Wednesday, June 8, 2011

Equity Index Annuity:

The equity index annuity is a type of annuity wherein an investor will get a return, the magnitude of which is based on the performance of the market. This market is actually a stock index such as S&P 500 or the Standard & Poor’s Index of 500 stocks. However, the risk factor depends upon the participation here. The annuity holder actually gets a certain amount of interest in his account. Over and above this fixed interest, he will also get an additional amount of interest depending upon the participation rate. There is something called an interest cap in this kind of an annuity, where there is a restriction on the additional interest that an annuity holder gets. The annuity holder will not get any further interest over and above this cap, despite the increase in the market rates.

When a conservative investor, one who wants higher rates of interests but doesn’t want to risk his principal amount, invests his money on an equity index annuity, he will surely benefit in two ways. Firstly, he gets a higher average rate of return when compared to a bond, a CD or a fixed income asset.

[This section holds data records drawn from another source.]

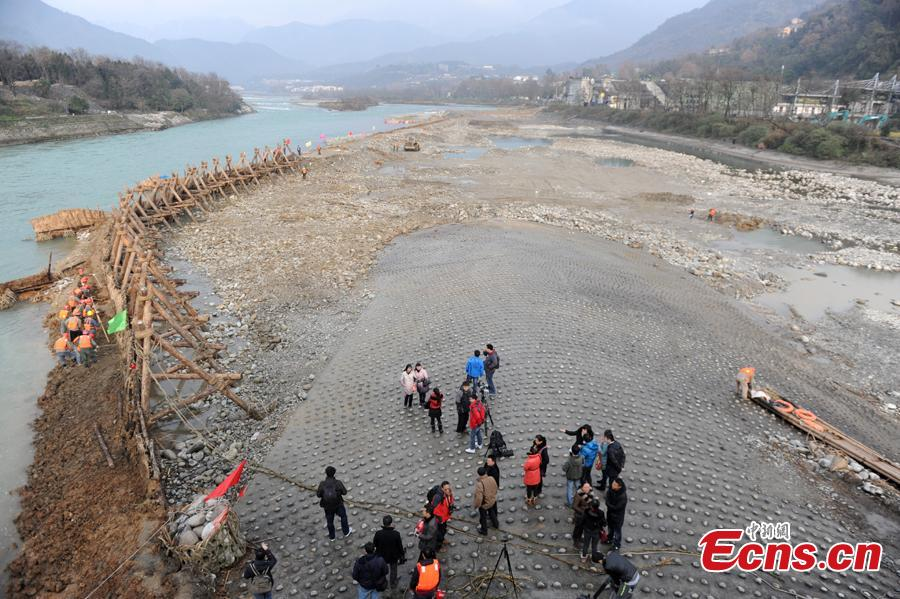 Renovation of the Dujiangyan irrigation system, major landmark in the development of water management and technology that is still discharging its functions. water conservation project in 2014. (Photo: China News Service/Zhang Lang)
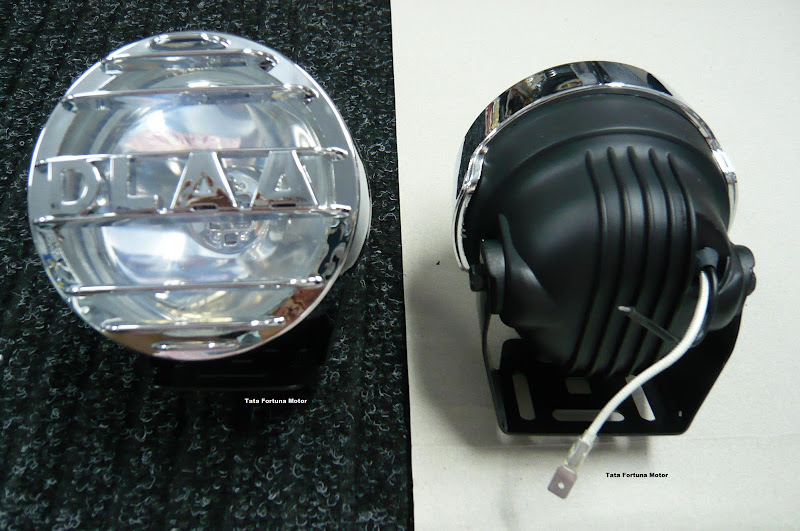 Latest designs (Part 6) - Car Lamps (Model terbaru - Lampu Mobil) title=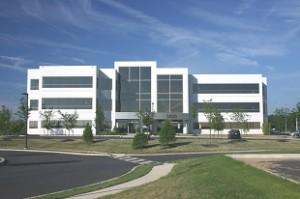 Stabler Corp Center sm 300x199 Saucon Creek Office Park – Lot #5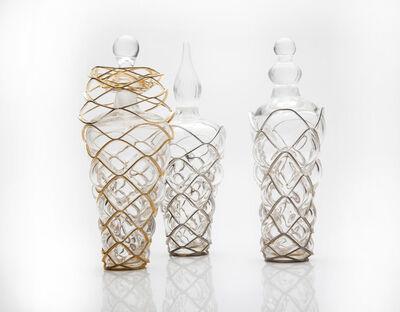 Hanan Vanunu, 'Series of Perfume Bottles', 2014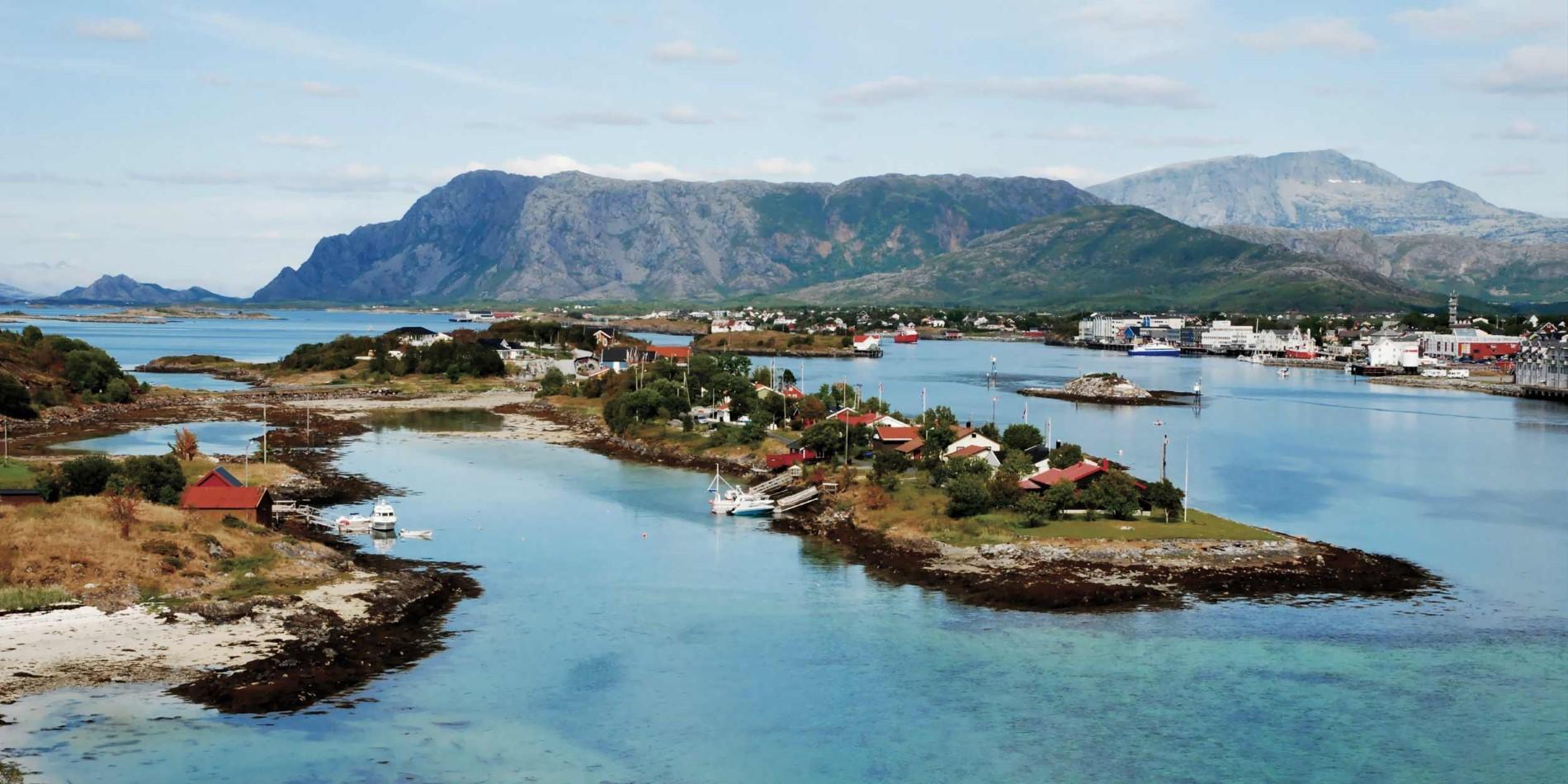 brønnøysund dating site)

In this kind of annuity, the investor will get to keep a majority of the annual market gains whenever there is a rise in the market index and he doesn’t suffer the loss that occurs from a decline in the same market index. Thus, the average rate of return can be defined as something in between the stocks and the bonds.

Another benefit that a conservative investor gets from investing in an equity index annuity happens to be risk-reduction. Usually investments that involve high risks offer higher rates of return and those that involve lower risks offer lower rates of return. In case of this kind of an annuity, the upper as well as the lower boundaries of these returns get cut off and thus the risk is also reduced. In any case you will not lose out on your principal. If the same investor invests in stocks, he may lose out on his principal and even suffer a major loss, whenever there is a decline in the market index of that particular stock.

An investor who invests in an equity index annuity also gets to enjoy freedom from the active management of an asset. Liquidity provision, waiving of surrender charges in certain critical conditions and tax-deferred annuity gains are the other benefits offered by such an annuity and these should definitely not be overlooked.